• Page text:
┄┄┄┄┄┄┄┄┄┄┄┄┄┄┄┄┄┄┄┄
SECTION 14. Status of
Plan.
With
respect to the portion of any Award which has not been exercised and any
payments in cash, Stock or other consideration not received by a participant, a
participant shall have no rights greater than those of a general creditor of the
Company unless the Committee shall otherwise expressly determine in connection
with any Award or Awards.
SECTION 15. Change of
Control Provisions.
(a) Upon
the occurrence of a Change of Control as defined in this Section
15:
(i)
subject to the provisions of clause (iii) below,
after the effective date of such Change of Control, each holder of an
outstanding Stock Option, Restricted Stock Award, Performance Share Award or
Stock Appreciation Right shall be entitled, upon exercise of such Award, to
receive, in lieu of shares of Stock (or consideration based upon the Fair Market
Value of Stock), shares of such stock or other securities, cash or property (or
consideration based upon shares of such stock or other securities, cash or
property) as the holders of shares of Stock received in connection with the
Change of Control;
(ii) the
Committee may accelerate, fully or in part, the time for exercise of, and waive
any or all conditions and restrictions on, each unexercised and unexpired Stock
Option, Restricted Stock Award, Performance Share Award and Stock Appreciation
Right, effective upon a date prior or subsequent to the effective date of such
Change of Control, as specified by the Committee; or
(iii) each
outstanding Stock Option, Restricted Stock Award, Performance Share Award and
Stock Appreciation Right may be cancelled by the Committee as of the effective
date of any such Change of Control provided that (x) prior written notice of
such cancellation shall be given to each holder of such an Award and (y) each
holder of such an Award shall have the right to exercise such Award to the
extent that the same is then exercisable or, in full, if the Committee shall
have accelerated the time for exercise of all such unexercised and unexpired
Awards, during the thirty (30) day period preceding the effective date of such
Change of Control.
┄┄┄┄┄┄┄┄┄┄┄┄┄┄┄┄┄┄┄┄
• Data lines:
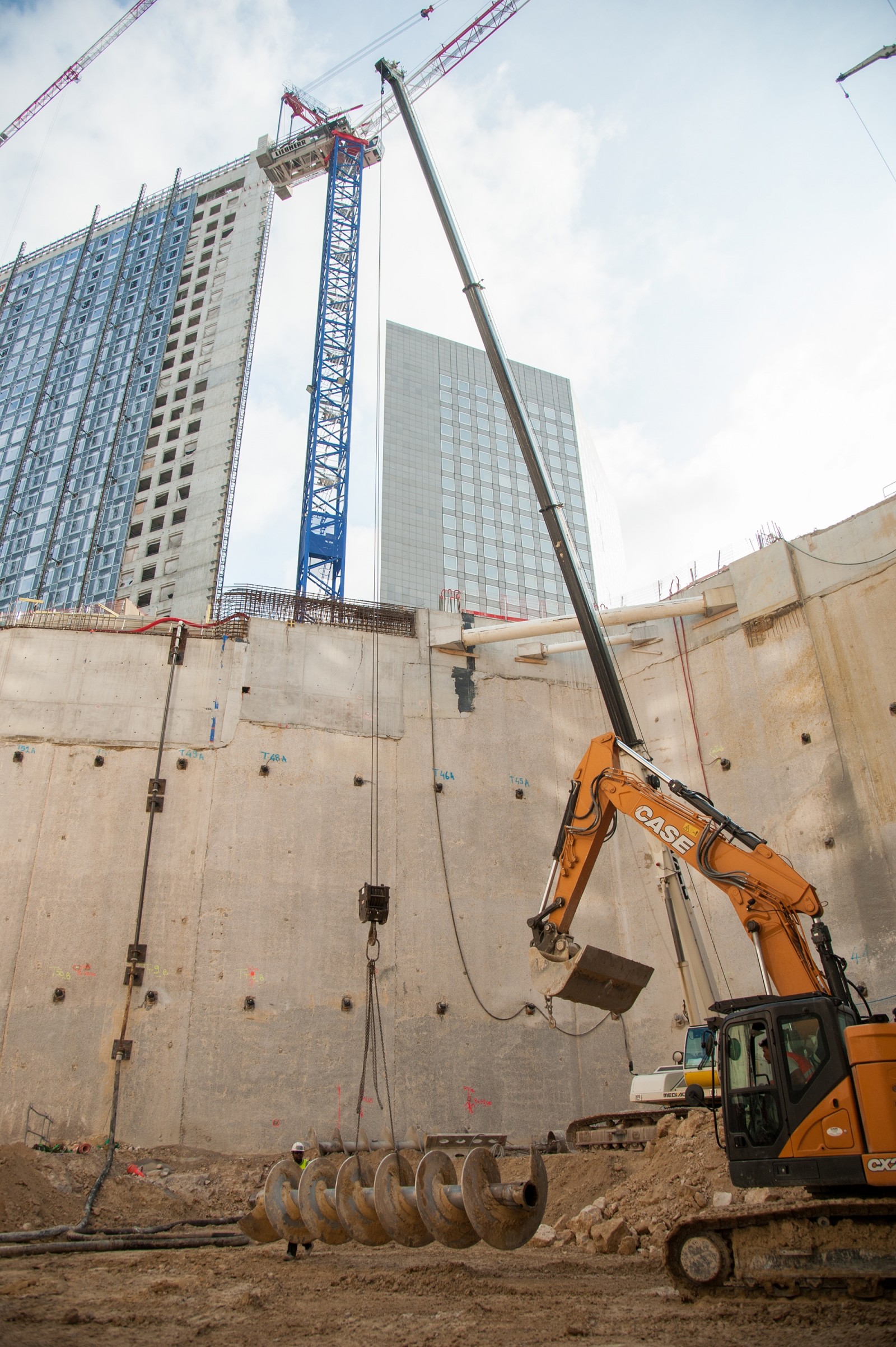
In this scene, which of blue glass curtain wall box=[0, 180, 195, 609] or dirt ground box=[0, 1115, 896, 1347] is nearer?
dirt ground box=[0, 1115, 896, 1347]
┄┄┄┄┄┄┄┄┄┄┄┄┄┄┄┄┄┄┄┄
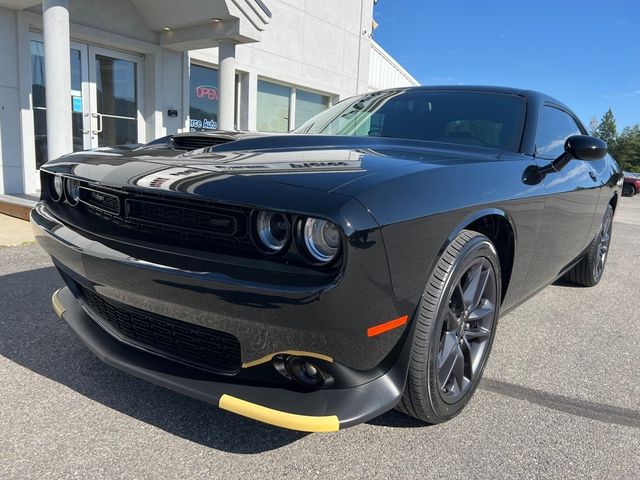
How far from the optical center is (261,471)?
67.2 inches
┄┄┄┄┄┄┄┄┄┄┄┄┄┄┄┄┄┄┄┄
• The problem:
Answer these questions using the plan text.
1. Under Section 14, a participant has no rights greater than those of whom?
2. Under clause (ii) of Section 15, besides accelerating the time for exercise, what may the Committee waive on each unexercised and unexpired award?
3. Under clause (iii), how long is the period before the effective date of a Change of Control during which a holder may exercise an award that is being cancelled?

• Exercise answer:
1. A general creditor of the Company.
2. Any or all conditions and restrictions.
3. Thirty (30) days.